Graus was already home. I shouldn’t have been surprised; his behavior had suggested he wouldn’t be long for the set. But my heart pounded deafeningly as he shut, then locked, the room’s door.

He greeted the maid by her first name.

She gave a startled little cry, then a muffled laugh. I stared through the skinny openings in the closet door. It was hard for the girl to be heard with her mouth buried in Graus’s neck.

The actor used to like chambermaids, and, apparently, his taste hadn’t changed. I saw glimpses of the two grappling, the girl yipping, Graus growling. Then they moved to the—out of sight—bed.

Starting to sweat a little, I thought that Gene Hackman had replaced George Segal who replaced Michael Moriarty in Lucky Lady.

The sounds of brutal sex play continued, grew in volume and intensity—slaps, bites, and “I am Graus!”—until they subsided.

Then the complaining began.

Even though he spoke in German, I could tell Graus was bitching about the day’s work. The phrases Fassbinder and video pig were unmistakable. The girl whispered to calm him down, then did something else in silence, and it seemed to work. In a second, his comments were quiet, grateful, and almost inaudible.

Then I heard him rise.

Through the closet, I now saw terrifying glimpses of a naked Graus Menzies. His bulging eyes, barrel gut, and hairy back rocking my world, he came right toward me. Then he started to open the closet.
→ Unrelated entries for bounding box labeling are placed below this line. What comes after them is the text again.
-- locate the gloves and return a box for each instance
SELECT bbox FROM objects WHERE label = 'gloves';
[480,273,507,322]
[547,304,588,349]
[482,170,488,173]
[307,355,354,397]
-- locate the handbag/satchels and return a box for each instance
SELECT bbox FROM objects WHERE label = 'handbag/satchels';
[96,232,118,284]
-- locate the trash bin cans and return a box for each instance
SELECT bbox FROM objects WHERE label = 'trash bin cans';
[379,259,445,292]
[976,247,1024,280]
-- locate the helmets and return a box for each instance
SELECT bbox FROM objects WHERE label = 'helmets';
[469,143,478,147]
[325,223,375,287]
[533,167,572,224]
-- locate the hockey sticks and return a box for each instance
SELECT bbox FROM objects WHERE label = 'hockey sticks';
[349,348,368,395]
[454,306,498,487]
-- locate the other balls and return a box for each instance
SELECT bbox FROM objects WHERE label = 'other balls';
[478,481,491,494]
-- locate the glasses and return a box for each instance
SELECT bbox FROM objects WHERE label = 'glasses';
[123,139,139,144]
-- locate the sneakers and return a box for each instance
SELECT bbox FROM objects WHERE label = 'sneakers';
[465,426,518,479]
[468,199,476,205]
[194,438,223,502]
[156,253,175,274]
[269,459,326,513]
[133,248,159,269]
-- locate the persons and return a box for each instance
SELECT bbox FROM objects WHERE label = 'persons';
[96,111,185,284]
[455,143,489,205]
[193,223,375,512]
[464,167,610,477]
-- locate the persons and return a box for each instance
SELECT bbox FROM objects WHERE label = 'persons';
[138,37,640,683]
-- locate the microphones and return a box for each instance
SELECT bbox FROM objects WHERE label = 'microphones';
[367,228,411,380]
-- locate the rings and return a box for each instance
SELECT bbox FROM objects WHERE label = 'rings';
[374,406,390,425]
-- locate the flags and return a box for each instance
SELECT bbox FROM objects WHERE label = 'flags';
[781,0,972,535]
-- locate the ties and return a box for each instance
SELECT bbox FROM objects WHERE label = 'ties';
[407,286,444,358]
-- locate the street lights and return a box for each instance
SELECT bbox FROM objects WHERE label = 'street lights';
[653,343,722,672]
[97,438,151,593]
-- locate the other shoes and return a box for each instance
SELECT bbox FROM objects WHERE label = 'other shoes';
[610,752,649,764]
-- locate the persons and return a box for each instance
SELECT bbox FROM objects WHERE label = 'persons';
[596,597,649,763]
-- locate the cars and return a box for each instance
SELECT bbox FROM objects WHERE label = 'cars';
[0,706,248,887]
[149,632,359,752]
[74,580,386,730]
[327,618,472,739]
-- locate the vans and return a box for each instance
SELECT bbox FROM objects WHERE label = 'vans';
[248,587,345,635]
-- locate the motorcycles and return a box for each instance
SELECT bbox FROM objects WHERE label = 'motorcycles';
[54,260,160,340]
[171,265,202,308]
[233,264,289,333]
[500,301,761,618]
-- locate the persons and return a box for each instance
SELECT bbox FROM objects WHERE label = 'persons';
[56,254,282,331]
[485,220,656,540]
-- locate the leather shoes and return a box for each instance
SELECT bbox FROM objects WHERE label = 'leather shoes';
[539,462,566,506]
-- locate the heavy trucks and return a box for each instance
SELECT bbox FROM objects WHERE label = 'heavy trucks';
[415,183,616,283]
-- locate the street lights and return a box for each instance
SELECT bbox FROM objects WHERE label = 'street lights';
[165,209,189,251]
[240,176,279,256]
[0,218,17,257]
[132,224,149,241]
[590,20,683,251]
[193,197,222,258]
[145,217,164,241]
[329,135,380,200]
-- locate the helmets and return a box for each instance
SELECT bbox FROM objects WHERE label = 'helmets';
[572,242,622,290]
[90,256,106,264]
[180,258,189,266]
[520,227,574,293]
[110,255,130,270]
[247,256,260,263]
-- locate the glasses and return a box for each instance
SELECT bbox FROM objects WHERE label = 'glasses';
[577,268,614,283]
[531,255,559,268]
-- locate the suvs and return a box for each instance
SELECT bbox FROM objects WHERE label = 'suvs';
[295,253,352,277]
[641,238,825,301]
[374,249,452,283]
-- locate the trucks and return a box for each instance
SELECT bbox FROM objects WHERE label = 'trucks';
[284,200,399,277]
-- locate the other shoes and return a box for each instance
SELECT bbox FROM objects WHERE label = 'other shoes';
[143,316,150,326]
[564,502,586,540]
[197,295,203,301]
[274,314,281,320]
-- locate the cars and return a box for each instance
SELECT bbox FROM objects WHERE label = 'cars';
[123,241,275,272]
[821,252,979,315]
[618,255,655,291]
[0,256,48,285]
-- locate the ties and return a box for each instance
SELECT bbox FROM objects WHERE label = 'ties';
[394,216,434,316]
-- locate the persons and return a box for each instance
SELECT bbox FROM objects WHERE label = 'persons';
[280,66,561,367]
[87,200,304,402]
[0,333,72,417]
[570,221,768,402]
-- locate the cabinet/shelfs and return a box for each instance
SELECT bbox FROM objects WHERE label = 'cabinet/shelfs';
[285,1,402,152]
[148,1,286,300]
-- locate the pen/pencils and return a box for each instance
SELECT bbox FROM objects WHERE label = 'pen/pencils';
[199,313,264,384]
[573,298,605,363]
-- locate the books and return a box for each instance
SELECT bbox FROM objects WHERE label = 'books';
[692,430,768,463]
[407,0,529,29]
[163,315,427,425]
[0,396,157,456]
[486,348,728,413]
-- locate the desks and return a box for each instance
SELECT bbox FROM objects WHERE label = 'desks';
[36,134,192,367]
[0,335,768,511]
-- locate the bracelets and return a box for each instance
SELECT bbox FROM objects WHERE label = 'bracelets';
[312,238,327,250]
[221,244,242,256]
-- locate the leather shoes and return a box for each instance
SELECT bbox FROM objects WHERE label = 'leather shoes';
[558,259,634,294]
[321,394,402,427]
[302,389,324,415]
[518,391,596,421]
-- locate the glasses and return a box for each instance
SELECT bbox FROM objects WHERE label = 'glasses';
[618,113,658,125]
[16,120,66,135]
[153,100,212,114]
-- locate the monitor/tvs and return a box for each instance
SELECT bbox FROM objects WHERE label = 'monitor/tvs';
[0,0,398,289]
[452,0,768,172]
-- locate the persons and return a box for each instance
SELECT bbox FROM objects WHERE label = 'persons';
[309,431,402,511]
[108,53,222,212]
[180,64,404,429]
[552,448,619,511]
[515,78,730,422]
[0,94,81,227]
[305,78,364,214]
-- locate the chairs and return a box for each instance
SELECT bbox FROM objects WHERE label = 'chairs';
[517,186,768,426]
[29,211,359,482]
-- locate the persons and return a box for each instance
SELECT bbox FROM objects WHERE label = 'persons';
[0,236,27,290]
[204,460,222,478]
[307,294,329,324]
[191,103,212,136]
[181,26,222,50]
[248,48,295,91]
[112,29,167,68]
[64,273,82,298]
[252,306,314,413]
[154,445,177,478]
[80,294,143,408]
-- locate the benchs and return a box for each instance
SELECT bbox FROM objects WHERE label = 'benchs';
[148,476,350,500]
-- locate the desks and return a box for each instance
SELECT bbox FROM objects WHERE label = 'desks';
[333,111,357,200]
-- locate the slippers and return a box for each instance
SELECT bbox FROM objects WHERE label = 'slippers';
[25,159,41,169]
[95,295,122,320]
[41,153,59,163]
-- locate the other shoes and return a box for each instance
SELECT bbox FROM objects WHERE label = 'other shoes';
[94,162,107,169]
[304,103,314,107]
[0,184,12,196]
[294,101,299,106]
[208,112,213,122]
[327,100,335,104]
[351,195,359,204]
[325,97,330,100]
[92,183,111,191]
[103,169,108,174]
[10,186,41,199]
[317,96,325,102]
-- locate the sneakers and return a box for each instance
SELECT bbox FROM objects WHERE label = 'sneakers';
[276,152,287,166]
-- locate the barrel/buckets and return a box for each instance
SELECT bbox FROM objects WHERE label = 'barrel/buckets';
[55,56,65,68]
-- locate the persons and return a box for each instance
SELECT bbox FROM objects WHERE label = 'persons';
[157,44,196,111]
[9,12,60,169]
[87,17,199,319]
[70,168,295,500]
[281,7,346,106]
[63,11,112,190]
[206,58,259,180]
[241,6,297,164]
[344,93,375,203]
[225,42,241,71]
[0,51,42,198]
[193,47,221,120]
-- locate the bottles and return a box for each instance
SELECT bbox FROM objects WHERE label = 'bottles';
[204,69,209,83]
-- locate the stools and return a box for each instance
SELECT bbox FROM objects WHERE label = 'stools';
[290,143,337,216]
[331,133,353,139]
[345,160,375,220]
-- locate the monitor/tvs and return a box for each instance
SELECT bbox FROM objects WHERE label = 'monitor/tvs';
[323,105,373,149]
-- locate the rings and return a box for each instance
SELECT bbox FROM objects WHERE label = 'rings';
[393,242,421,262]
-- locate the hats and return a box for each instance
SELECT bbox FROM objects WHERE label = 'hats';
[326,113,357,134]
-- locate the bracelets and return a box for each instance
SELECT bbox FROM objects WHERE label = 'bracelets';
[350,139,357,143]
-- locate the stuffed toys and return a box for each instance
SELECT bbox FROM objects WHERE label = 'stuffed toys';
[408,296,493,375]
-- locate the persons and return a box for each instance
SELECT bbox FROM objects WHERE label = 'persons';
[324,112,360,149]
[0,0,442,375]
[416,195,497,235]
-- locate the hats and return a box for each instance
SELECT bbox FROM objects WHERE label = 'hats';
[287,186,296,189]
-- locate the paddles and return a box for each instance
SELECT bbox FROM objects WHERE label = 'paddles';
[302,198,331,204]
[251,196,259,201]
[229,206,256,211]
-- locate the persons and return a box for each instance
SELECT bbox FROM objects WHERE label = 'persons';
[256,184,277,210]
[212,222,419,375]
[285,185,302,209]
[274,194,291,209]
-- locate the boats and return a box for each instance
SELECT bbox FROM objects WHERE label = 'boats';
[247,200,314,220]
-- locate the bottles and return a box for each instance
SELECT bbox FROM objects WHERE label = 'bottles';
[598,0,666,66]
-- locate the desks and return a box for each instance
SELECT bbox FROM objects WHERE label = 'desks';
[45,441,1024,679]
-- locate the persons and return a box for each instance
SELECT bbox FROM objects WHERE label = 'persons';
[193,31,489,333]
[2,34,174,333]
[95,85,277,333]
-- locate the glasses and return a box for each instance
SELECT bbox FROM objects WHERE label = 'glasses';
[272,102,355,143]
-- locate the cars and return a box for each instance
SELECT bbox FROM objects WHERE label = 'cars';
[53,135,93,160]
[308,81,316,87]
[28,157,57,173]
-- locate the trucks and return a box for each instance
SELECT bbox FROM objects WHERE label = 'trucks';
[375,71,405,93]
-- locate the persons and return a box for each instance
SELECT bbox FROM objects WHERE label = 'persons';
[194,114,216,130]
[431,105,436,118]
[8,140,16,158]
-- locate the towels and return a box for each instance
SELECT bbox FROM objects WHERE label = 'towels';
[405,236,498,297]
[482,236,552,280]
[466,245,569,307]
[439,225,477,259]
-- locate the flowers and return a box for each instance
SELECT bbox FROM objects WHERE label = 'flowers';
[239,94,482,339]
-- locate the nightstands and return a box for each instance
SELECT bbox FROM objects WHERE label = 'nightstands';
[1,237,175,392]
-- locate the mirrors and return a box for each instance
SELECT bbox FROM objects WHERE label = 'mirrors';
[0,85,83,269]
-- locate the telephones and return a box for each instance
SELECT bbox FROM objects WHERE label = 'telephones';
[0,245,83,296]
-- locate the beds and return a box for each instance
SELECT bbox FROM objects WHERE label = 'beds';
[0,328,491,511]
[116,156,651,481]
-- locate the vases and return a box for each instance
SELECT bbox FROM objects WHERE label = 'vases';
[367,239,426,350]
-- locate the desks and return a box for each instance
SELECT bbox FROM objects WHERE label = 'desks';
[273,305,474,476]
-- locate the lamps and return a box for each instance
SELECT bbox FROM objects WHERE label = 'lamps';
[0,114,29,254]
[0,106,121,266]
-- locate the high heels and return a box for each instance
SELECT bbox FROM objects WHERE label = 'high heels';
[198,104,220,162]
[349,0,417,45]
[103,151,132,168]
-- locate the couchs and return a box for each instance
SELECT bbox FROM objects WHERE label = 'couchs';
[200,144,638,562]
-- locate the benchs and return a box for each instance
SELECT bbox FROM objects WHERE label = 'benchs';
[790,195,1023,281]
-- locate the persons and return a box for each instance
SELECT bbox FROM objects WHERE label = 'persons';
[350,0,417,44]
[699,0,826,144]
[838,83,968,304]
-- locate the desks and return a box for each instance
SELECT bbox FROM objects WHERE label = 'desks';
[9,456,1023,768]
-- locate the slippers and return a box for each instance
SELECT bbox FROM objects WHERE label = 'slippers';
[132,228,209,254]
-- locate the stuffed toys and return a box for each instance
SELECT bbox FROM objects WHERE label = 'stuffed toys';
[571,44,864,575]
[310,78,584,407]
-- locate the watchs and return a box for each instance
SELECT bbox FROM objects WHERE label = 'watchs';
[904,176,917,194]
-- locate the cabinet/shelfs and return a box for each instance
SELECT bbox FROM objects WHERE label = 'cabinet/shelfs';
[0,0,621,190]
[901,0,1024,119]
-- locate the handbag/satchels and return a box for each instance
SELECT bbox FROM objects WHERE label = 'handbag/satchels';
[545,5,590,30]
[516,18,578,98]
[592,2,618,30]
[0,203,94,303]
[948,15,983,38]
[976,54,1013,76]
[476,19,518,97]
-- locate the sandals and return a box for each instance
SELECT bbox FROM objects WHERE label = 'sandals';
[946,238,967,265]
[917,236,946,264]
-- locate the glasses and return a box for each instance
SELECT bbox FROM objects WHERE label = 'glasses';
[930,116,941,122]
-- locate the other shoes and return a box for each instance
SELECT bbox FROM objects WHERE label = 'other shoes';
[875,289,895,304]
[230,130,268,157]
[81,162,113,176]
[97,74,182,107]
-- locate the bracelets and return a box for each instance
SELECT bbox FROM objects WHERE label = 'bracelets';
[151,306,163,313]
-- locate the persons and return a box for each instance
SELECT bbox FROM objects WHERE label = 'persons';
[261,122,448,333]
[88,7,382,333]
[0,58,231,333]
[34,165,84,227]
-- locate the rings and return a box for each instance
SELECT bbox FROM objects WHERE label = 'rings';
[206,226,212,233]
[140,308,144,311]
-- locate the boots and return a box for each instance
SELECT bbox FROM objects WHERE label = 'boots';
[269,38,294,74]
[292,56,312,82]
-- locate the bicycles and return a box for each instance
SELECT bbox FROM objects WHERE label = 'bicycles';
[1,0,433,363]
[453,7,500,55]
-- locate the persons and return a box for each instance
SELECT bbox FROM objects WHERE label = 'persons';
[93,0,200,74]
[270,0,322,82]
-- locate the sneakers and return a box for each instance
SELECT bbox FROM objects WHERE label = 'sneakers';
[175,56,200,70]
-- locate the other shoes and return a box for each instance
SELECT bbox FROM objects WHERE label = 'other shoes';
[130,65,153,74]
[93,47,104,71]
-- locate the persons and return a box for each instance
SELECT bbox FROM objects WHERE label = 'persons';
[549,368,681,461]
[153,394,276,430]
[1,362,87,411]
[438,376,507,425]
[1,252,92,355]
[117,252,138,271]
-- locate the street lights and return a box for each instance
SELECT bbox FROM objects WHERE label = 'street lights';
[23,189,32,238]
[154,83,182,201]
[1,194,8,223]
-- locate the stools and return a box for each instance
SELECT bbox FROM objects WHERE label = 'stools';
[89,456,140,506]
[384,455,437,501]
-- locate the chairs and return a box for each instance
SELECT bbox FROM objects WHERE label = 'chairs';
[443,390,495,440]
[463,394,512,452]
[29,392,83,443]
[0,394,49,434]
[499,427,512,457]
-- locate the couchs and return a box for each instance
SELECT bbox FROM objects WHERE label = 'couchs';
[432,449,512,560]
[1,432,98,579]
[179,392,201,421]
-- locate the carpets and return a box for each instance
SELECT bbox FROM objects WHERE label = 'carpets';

I backed up through Graus’s aromatic wardrobe, flattening myself against the closet wall, hidden by slacks, shirts, and ties. Crouching, the actor reached a stubby hand in and grabbed a bag up off the floor. Then he pulled back, without seeing me, and shut the door again.

I stepped forward and groped my way out of the silk and wool curtain. I pressed my face right up against the closet slats. Simian in his nudity, Graus now took a videotape from the bag, shook it from its box, and stuck it into the VCR. Then he moved out of view, back to the bed, to watch with his friend.

The TV faced away from the closet; I couldn’t see the screen. So I directed my ear to a slat, trying to hear any sound from what I assumed was a porno flick.

I heard nothing. Then, after a while, there came a voice.

It was Graus’s. He was mumbling. Then he was screaming, incredulously, in perfectly audible English.

“Home movies?” he said. “Home movies!”

Furiously, he approached the TV. Nearly punching the machine, he popped the tape out. Then he jammed it, cursing a blue streak, back into its box.

I recognized the tape as mine. Or, more precisely, as Dena’s father’s.